Write out the records again, exactly. Nothing may be dropped.

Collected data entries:
- Opening Delimiter -
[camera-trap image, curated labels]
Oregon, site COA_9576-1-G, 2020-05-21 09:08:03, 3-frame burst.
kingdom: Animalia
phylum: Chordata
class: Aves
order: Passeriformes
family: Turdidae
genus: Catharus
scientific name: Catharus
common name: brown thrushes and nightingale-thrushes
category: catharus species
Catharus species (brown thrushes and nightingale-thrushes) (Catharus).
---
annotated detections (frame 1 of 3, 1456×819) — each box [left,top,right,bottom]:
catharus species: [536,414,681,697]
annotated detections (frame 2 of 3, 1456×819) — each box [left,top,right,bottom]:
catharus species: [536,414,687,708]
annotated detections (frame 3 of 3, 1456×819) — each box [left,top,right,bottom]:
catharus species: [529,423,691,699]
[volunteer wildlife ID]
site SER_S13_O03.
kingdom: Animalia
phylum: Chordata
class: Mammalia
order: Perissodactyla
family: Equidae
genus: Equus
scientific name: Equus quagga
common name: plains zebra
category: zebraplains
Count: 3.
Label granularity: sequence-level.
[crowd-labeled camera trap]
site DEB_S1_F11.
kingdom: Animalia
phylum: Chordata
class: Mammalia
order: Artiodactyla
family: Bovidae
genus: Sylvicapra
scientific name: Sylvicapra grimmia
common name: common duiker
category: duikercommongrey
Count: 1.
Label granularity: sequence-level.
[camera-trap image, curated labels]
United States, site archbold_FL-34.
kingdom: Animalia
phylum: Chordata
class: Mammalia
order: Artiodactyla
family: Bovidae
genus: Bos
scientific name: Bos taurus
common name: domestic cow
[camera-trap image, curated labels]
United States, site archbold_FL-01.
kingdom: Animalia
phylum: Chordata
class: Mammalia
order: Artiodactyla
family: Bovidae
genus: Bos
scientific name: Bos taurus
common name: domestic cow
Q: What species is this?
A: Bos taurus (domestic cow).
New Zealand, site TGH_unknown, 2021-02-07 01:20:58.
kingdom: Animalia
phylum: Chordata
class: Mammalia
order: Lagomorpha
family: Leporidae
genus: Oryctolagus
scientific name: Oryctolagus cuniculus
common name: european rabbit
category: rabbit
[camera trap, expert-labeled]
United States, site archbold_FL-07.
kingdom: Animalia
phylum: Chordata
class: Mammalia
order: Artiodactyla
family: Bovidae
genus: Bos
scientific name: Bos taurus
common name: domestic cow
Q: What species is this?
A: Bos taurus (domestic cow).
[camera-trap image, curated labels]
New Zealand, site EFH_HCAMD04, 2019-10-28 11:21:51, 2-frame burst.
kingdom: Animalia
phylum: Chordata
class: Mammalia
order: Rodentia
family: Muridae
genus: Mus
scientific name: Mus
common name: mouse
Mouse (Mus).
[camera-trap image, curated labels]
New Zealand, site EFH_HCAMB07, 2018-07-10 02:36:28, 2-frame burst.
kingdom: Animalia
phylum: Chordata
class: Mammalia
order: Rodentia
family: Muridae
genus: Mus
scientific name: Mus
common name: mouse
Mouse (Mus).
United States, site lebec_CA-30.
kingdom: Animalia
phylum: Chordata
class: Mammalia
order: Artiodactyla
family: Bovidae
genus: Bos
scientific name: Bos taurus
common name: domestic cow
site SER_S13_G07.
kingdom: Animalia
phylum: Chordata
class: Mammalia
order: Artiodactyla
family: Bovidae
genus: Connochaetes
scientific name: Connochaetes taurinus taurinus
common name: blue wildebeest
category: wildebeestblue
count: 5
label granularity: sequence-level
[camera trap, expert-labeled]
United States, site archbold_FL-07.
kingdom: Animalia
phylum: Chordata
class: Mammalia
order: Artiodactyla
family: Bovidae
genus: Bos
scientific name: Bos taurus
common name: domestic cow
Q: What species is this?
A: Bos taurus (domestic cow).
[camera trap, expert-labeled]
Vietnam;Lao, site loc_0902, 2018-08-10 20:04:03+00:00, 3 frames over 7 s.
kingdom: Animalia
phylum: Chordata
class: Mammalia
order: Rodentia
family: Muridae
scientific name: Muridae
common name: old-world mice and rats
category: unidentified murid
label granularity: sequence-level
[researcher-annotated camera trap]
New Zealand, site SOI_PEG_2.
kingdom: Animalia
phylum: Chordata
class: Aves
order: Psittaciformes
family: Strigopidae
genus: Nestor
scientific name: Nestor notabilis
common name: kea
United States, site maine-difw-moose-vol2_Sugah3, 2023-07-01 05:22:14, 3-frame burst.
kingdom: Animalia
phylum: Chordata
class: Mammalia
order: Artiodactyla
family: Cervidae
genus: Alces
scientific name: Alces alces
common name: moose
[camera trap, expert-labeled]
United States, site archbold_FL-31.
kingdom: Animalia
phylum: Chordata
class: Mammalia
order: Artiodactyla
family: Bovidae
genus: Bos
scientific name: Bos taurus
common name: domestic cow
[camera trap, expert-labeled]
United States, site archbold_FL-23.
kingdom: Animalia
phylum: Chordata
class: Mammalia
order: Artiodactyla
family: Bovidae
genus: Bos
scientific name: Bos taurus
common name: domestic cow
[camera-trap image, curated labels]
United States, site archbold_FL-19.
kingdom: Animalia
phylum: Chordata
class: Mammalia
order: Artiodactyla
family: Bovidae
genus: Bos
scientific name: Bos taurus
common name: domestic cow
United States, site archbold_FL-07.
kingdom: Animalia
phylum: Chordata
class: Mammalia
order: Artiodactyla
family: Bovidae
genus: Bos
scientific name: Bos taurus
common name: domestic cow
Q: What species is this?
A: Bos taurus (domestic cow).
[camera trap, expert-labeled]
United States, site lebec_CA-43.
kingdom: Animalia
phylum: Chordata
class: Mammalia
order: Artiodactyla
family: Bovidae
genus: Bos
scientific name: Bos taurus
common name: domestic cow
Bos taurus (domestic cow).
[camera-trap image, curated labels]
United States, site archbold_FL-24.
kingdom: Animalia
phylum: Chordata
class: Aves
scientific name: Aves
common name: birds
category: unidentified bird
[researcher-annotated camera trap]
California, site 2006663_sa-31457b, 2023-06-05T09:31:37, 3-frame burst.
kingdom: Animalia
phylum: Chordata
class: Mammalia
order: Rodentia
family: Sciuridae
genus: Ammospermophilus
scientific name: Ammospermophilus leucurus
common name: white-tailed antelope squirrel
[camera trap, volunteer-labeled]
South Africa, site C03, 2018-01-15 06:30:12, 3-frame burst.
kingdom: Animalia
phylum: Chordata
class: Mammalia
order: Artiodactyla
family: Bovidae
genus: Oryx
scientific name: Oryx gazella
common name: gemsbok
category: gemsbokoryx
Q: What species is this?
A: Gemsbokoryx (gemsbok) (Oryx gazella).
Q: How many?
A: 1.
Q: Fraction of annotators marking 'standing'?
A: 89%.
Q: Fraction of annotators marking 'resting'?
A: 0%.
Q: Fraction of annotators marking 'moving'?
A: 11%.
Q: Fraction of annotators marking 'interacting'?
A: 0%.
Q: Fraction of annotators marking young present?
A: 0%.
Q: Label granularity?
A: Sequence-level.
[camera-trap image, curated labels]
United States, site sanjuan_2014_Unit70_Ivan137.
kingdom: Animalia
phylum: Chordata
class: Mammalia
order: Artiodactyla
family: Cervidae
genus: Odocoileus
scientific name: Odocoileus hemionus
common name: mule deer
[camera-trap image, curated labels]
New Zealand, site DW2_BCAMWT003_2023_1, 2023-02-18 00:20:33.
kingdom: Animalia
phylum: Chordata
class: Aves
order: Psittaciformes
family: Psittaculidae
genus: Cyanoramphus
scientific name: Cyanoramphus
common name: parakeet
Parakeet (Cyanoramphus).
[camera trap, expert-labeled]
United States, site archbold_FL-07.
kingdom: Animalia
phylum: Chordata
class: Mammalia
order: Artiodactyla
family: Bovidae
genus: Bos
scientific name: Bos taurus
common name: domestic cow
- Closing Delimiter -
Exercise output:
[camera-trap image, curated labels]
Oregon, site COA_9576-1-G, 2020-05-21 09:08:03, 3-frame burst.
kingdom: Animalia
phylum: Chordata
class: Aves
order: Passeriformes
family: Turdidae
genus: Catharus
scientific name: Catharus
common name: brown thrushes and nightingale-thrushes
category: catharus species
Catharus species (brown thrushes and nightingale-thrushes) (Catharus).
---
annotated detections (frame 1 of 3, 1456×819) — each box [left,top,right,bottom]:
catharus species: [536,414,681,697]
annotated detections (frame 2 of 3, 1456×819) — each box [left,top,right,bottom]:
catharus species: [536,414,687,708]
annotated detections (frame 3 of 3, 1456×819) — each box [left,top,right,bottom]:
catharus species: [529,423,691,699]
[volunteer wildlife ID]
site SER_S13_O03.
kingdom: Animalia
phylum: Chordata
class: Mammalia
order: Perissodactyla
family: Equidae
genus: Equus
scientific name: Equus quagga
common name: plains zebra
category: zebraplains
Count: 3.
Label granularity: sequence-level.
[crowd-labeled camera trap]
site DEB_S1_F11.
kingdom: Animalia
phylum: Chordata
class: Mammalia
order: Artiodactyla
family: Bovidae
genus: Sylvicapra
scientific name: Sylvicapra grimmia
common name: common duiker
category: duikercommongrey
Count: 1.
Label granularity: sequence-level.
[camera-trap image, curated labels]
United States, site archbold_FL-34.
kingdom: Animalia
phylum: Chordata
class: Mammalia
order: Artiodactyla
family: Bovidae
genus: Bos
scientific name: Bos taurus
common name: domestic cow
[camera-trap image, curated labels]
United States, site archbold_FL-01.
kingdom: Animalia
phylum: Chordata
class: Mammalia
order: Artiodactyla
family: Bovidae
genus: Bos
scientific name: Bos taurus
common name: domestic cow
Q: What species is this?
A: Bos taurus (domestic cow).
New Zealand, site TGH_unknown, 2021-02-07 01:20:58.
kingdom: Animalia
phylum: Chordata
class: Mammalia
order: Lagomorpha
family: Leporidae
genus: Oryctolagus
scientific name: Oryctolagus cuniculus
common name: european rabbit
category: rabbit
[camera trap, expert-labeled]
United States, site archbold_FL-07.
kingdom: Animalia
phylum: Chordata
class: Mammalia
order: Artiodactyla
family: Bovidae
genus: Bos
scientific name: Bos taurus
common name: domestic cow
Q: What species is this?
A: Bos taurus (domestic cow).
[camera-trap image, curated labels]
New Zealand, site EFH_HCAMD04, 2019-10-28 11:21:51, 2-frame burst.
kingdom: Animalia
phylum: Chordata
class: Mammalia
order: Rodentia
family: Muridae
genus: Mus
scientific name: Mus
common name: mouse
Mouse (Mus).
[camera-trap image, curated labels]
New Zealand, site EFH_HCAMB07, 2018-07-10 02:36:28, 2-frame burst.
kingdom: Animalia
phylum: Chordata
class: Mammalia
order: Rodentia
family: Muridae
genus: Mus
scientific name: Mus
common name: mouse
Mouse (Mus).
United States, site lebec_CA-30.
kingdom: Animalia
phylum: Chordata
class: Mammalia
order: Artiodactyla
family: Bovidae
genus: Bos
scientific name: Bos taurus
common name: domestic cow
site SER_S13_G07.
kingdom: Animalia
phylum: Chordata
class: Mammalia
order: Artiodactyla
family: Bovidae
genus: Connochaetes
scientific name: Connochaetes taurinus taurinus
common name: blue wildebeest
category: wildebeestblue
count: 5
label granularity: sequence-level
[camera trap, expert-labeled]
United States, site archbold_FL-07.
kingdom: Animalia
phylum: Chordata
class: Mammalia
order: Artiodactyla
family: Bovidae
genus: Bos
scientific name: Bos taurus
common name: domestic cow
Q: What species is this?
A: Bos taurus (domestic cow).
[camera trap, expert-labeled]
Vietnam;Lao, site loc_0902, 2018-08-10 20:04:03+00:00, 3 frames over 7 s.
kingdom: Animalia
phylum: Chordata
class: Mammalia
order: Rodentia
family: Muridae
scientific name: Muridae
common name: old-world mice and rats
category: unidentified murid
label granularity: sequence-level
[researcher-annotated camera trap]
New Zealand, site SOI_PEG_2.
kingdom: Animalia
phylum: Chordata
class: Aves
order: Psittaciformes
family: Strigopidae
genus: Nestor
scientific name: Nestor notabilis
common name: kea
United States, site maine-difw-moose-vol2_Sugah3, 2023-07-01 05:22:14, 3-frame burst.
kingdom: Animalia
phylum: Chordata
class: Mammalia
order: Artiodactyla
family: Cervidae
genus: Alces
scientific name: Alces alces
common name: moose
[camera trap, expert-labeled]
United States, site archbold_FL-31.
kingdom: Animalia
phylum: Chordata
class: Mammalia
order: Artiodactyla
family: Bovidae
genus: Bos
scientific name: Bos taurus
common name: domestic cow
[camera trap, expert-labeled]
United States, site archbold_FL-23.
kingdom: Animalia
phylum: Chordata
class: Mammalia
order: Artiodactyla
family: Bovidae
genus: Bos
scientific name: Bos taurus
common name: domestic cow
[camera-trap image, curated labels]
United States, site archbold_FL-19.
kingdom: Animalia
phylum: Chordata
class: Mammalia
order: Artiodactyla
family: Bovidae
genus: Bos
scientific name: Bos taurus
common name: domestic cow
United States, site archbold_FL-07.
kingdom: Animalia
phylum: Chordata
class: Mammalia
order: Artiodactyla
family: Bovidae
genus: Bos
scientific name: Bos taurus
common name: domestic cow
Q: What species is this?
A: Bos taurus (domestic cow).
[camera trap, expert-labeled]
United States, site lebec_CA-43.
kingdom: Animalia
phylum: Chordata
class: Mammalia
order: Artiodactyla
family: Bovidae
genus: Bos
scientific name: Bos taurus
common name: domestic cow
Bos taurus (domestic cow).
[camera-trap image, curated labels]
United States, site archbold_FL-24.
kingdom: Animalia
phylum: Chordata
class: Aves
scientific name: Aves
common name: birds
category: unidentified bird
[researcher-annotated camera trap]
California, site 2006663_sa-31457b, 2023-06-05T09:31:37, 3-frame burst.
kingdom: Animalia
phylum: Chordata
class: Mammalia
order: Rodentia
family: Sciuridae
genus: Ammospermophilus
scientific name: Ammospermophilus leucurus
common name: white-tailed antelope squirrel
[camera trap, volunteer-labeled]
South Africa, site C03, 2018-01-15 06:30:12, 3-frame burst.
kingdom: Animalia
phylum: Chordata
class: Mammalia
order: Artiodactyla
family: Bovidae
genus: Oryx
scientific name: Oryx gazella
common name: gemsbok
category: gemsbokoryx
Q: What species is this?
A: Gemsbokoryx (gemsbok) (Oryx gazella).
Q: How many?
A: 1.
Q: Fraction of annotators marking 'standing'?
A: 89%.
Q: Fraction of annotators marking 'resting'?
A: 0%.
Q: Fraction of annotators marking 'moving'?
A: 11%.
Q: Fraction of annotators marking 'interacting'?
A: 0%.
Q: Fraction of annotators marking young present?
A: 0%.
Q: Label granularity?
A: Sequence-level.
[camera-trap image, curated labels]
United States, site sanjuan_2014_Unit70_Ivan137.
kingdom: Animalia
phylum: Chordata
class: Mammalia
order: Artiodactyla
family: Cervidae
genus: Odocoileus
scientific name: Odocoileus hemionus
common name: mule deer
[camera-trap image, curated labels]
New Zealand, site DW2_BCAMWT003_2023_1, 2023-02-18 00:20:33.
kingdom: Animalia
phylum: Chordata
class: Aves
order: Psittaciformes
family: Psittaculidae
genus: Cyanoramphus
scientific name: Cyanoramphus
common name: parakeet
Parakeet (Cyanoramphus).
[camera trap, expert-labeled]
United States, site archbold_FL-07.
kingdom: Animalia
phylum: Chordata
class: Mammalia
order: Artiodactyla
family: Bovidae
genus: Bos
scientific name: Bos taurus
common name: domestic cow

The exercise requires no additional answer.